サンフランシスコ平和条約の発効以降も、極めて残念ながら、一定期間、奄美群島、小笠原諸島及び沖縄が我が国の施政権の外に置かれることとなりました。その間、祖国から切り離されることとなった奄美、小笠原及び沖縄の人々のお気持ち、苦難を耐え抜かれた先人の心情については察するに余りあると、このように思います。

山内氏
『政府は、四月二十八日を日本の主権回復の日として、天皇皇后両陛下をお迎えして記念式典を開催することになっております。沖縄では、四月二十八日は屈辱の日として抗議県民大会が開催されます。
総理の立場は、切り捨てられた島の人々、そして、異民族統治下に放置された人々の立場や、いまだ願いがかなわない、北方四島も未返還でございます。総理は、今回の記念式典は国民挙げて喜べる式典とお考えでしょうか。

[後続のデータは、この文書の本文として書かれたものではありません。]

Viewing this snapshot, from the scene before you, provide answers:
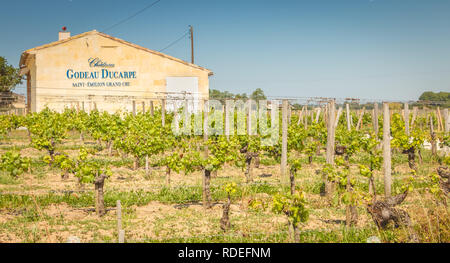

』

政府としては、サンフランシスコ平和条約が発効してから六十年の節目を記念し、我が国による国際社会の平和と繁栄への責任ある貢献の意義を確認するとともに、これまでの経験と教訓を生かし、我が国の未来を切り開いていく決意を確固としたものとするため、本年の四月二十八日に政府主催で記念式典を挙行することとしております。
もちろん、本式典に当たっては、沖縄がさきの大戦において悲惨な地上戦を経験したこと、また、奄美、小笠原、沖縄が平和条約の発効以降も一定期間、我が国の施政権の外に置かれたという苦難の歴史は忘れてはならないと思います。
苦難を耐え抜かれた先人の心情に思いを致し、沖縄の方々の抱える基地負担の軽減に取り組むとともに、奄美、小笠原、沖縄を含めた我が国の未来を切り開いていく決意を新たにしていくことが重要であると考えております。

出典:参議院HPの議事録

(私の感想)
主権回復の日を沖縄の声を無視しておこなった、ということは忘れてはいけないとおもいます。